_THE PROBLEM:_
Every line from the one that contains "The researchers measured" to the end of the records must be restated word for word. No other line belongs in the answer.

[Stored data entries]
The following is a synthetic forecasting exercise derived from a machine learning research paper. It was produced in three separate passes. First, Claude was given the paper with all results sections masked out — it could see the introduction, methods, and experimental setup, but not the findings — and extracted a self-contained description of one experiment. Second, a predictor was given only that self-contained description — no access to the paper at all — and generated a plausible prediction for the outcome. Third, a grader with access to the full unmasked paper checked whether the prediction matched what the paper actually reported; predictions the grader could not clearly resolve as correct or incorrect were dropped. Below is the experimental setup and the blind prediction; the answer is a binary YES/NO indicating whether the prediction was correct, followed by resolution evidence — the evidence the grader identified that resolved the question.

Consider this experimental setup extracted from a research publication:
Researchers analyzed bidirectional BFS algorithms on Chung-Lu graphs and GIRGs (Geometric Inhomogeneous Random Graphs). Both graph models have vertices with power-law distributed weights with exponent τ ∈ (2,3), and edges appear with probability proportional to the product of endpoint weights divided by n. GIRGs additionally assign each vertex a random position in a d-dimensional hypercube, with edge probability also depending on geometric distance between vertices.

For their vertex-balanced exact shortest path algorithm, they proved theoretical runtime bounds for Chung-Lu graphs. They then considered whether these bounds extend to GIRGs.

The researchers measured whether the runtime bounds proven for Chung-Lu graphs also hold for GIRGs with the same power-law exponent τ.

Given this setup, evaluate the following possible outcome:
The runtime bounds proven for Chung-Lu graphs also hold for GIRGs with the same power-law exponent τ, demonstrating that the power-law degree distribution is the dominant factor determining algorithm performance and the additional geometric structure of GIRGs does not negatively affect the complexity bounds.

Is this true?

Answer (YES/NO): YES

_RESULT OF THIS EXERCISE:_
The researchers measured whether the runtime bounds proven for Chung-Lu graphs also hold for GIRGs with the same power-law exponent τ.

Given this setup, evaluate the following possible outcome:
The runtime bounds proven for Chung-Lu graphs also hold for GIRGs with the same power-law exponent τ, demonstrating that the power-law degree distribution is the dominant factor determining algorithm performance and the additional geometric structure of GIRGs does not negatively affect the complexity bounds.

Is this true?

Answer (YES/NO): YES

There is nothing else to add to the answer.